IDXChannel - Harga emas dunia mencatat penurunan terdalam sejak Oktober, pada Kamis (29/1/2026) berbalik arah dari penguatan sebelumnya yang sempat membawa logam mulia itu menembus rekor baru di USD5.600 per troy ons, seiring menguatnya dolar Amerika Serikat (AS).
Penguatan greenback menekan harga emas spot, yang sempat jatuh hingga 5,7 persen, menjadi penurunan intraday terdalam sejak 21 Oktober, sebelum akhirnya memangkas sebagian kerugian.
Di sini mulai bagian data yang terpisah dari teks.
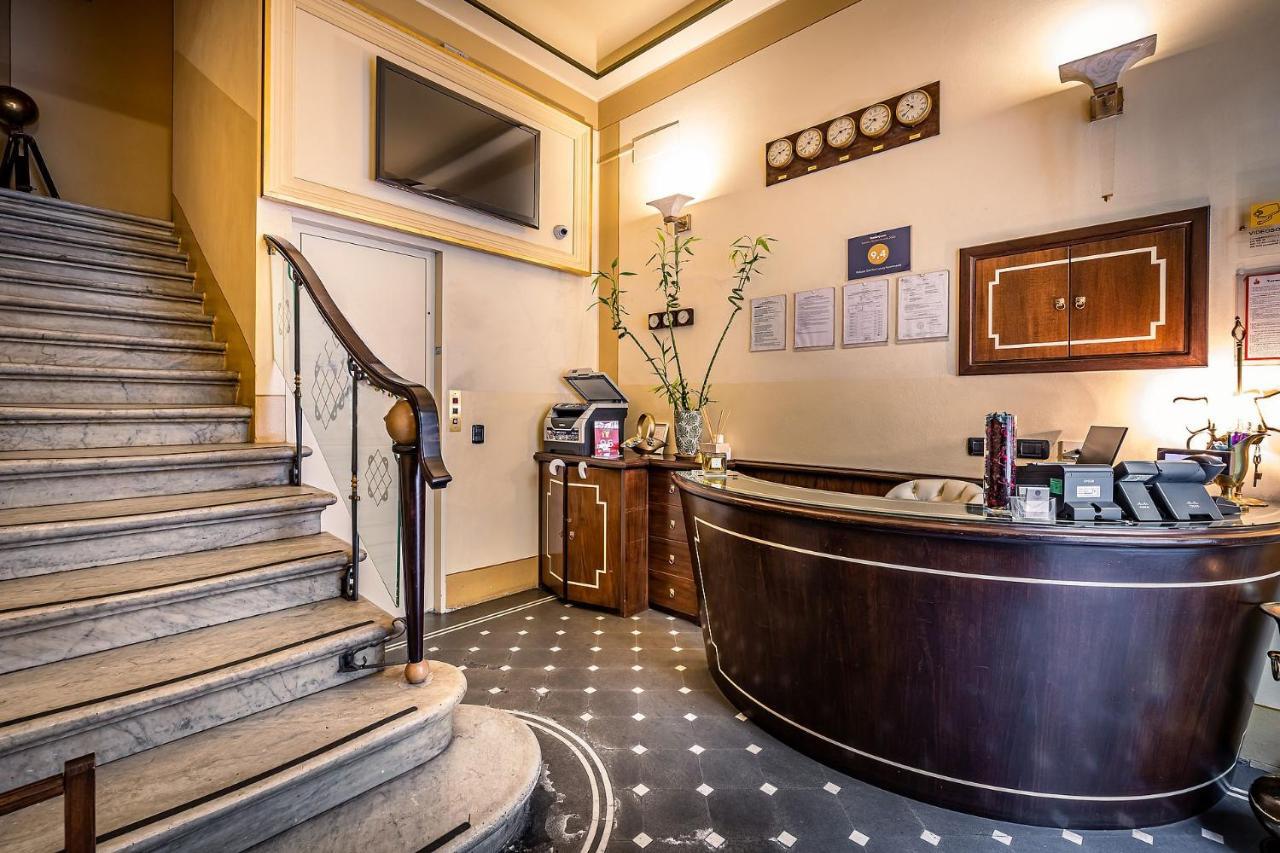 Palazzo Gamba Apartments Al Duomo Firenze Kültér fotó
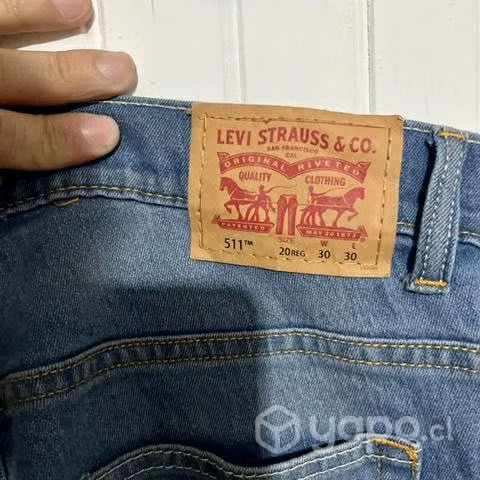 2 Jeans Levis Kids nuevos - Imagen 6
Tekanan jual juga melanda perak, yang anjlok lebih dalam dengan penurunan sempat mencapai 8,4 persen. Sementara itu, indeks dolar berbalik menguat hingga 0,3 persen setelah sebelumnya bergerak melemah.
Berdasarkan data pasar, emas spot ditutup terkoreksi 0,89 persen ke level USD5.370,23 per troy ons. Sepanjang perdagangan, harga sempat menyentuh level terendah harian di USD5.097,21 dan level tertinggi di USD5.602,02 per troy ons.
Pelemahan pasar saham turut memicu aksi likuidasi di berbagai aset lain, termasuk logam mulia dan logam industri, kata Kepala Strategi Pasar di Blue Line Futures Phil Streible.